◆ Provided material ◆

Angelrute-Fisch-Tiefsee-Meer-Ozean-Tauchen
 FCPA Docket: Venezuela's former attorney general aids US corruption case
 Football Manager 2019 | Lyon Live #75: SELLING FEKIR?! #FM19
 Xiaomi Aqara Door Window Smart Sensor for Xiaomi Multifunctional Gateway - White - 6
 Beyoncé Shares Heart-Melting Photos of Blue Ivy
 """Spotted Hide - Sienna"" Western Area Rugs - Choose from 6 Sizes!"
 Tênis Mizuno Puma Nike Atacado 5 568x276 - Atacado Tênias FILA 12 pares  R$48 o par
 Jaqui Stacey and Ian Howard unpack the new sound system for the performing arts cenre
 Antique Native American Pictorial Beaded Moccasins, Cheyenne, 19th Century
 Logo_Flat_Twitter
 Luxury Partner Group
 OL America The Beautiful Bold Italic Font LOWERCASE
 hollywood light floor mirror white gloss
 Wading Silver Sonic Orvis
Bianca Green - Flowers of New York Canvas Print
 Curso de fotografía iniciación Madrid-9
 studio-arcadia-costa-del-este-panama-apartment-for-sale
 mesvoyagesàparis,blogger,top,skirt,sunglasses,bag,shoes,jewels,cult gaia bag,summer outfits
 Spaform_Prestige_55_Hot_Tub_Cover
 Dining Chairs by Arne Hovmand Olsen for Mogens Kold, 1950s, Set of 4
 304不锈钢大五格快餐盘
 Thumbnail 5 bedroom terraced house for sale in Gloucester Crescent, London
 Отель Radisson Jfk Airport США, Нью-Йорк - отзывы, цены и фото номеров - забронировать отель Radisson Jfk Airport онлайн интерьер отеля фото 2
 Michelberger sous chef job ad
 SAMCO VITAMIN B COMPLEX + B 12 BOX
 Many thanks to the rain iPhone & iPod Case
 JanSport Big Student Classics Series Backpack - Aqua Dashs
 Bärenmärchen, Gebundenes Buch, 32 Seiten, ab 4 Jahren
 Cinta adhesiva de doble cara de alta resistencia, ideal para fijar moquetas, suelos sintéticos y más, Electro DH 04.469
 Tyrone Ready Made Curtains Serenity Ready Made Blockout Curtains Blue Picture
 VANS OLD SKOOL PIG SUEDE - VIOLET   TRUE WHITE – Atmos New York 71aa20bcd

◆ Goal of the exercise ◆
Repeat each entry word for word.

◆ Solution ◆
Angelrute-Fisch-Tiefsee-Meer-Ozean-Tauchen
 FCPA Docket: Venezuela's former attorney general aids US corruption case
 Football Manager 2019 | Lyon Live #75: SELLING FEKIR?! #FM19
 Xiaomi Aqara Door Window Smart Sensor for Xiaomi Multifunctional Gateway - White - 6
 Beyoncé Shares Heart-Melting Photos of Blue Ivy
 """Spotted Hide - Sienna"" Western Area Rugs - Choose from 6 Sizes!"
 Tênis Mizuno Puma Nike Atacado 5 568x276 - Atacado Tênias FILA 12 pares  R$48 o par
 Jaqui Stacey and Ian Howard unpack the new sound system for the performing arts cenre
 Antique Native American Pictorial Beaded Moccasins, Cheyenne, 19th Century
 Logo_Flat_Twitter
 Luxury Partner Group
 OL America The Beautiful Bold Italic Font LOWERCASE
 hollywood light floor mirror white gloss
 Wading Silver Sonic Orvis
Bianca Green - Flowers of New York Canvas Print
 Curso de fotografía iniciación Madrid-9
 studio-arcadia-costa-del-este-panama-apartment-for-sale
 mesvoyagesàparis,blogger,top,skirt,sunglasses,bag,shoes,jewels,cult gaia bag,summer outfits
 Spaform_Prestige_55_Hot_Tub_Cover
 Dining Chairs by Arne Hovmand Olsen for Mogens Kold, 1950s, Set of 4
 304不锈钢大五格快餐盘
 Thumbnail 5 bedroom terraced house for sale in Gloucester Crescent, London
 Отель Radisson Jfk Airport США, Нью-Йорк - отзывы, цены и фото номеров - забронировать отель Radisson Jfk Airport онлайн интерьер отеля фото 2
 Michelberger sous chef job ad
 SAMCO VITAMIN B COMPLEX + B 12 BOX
 Many thanks to the rain iPhone & iPod Case
 JanSport Big Student Classics Series Backpack - Aqua Dashs
 Bärenmärchen, Gebundenes Buch, 32 Seiten, ab 4 Jahren
 Cinta adhesiva de doble cara de alta resistencia, ideal para fijar moquetas, suelos sintéticos y más, Electro DH 04.469
 Tyrone Ready Made Curtains Serenity Ready Made Blockout Curtains Blue Picture
 VANS OLD SKOOL PIG SUEDE - VIOLET   TRUE WHITE – Atmos New York 71aa20bcd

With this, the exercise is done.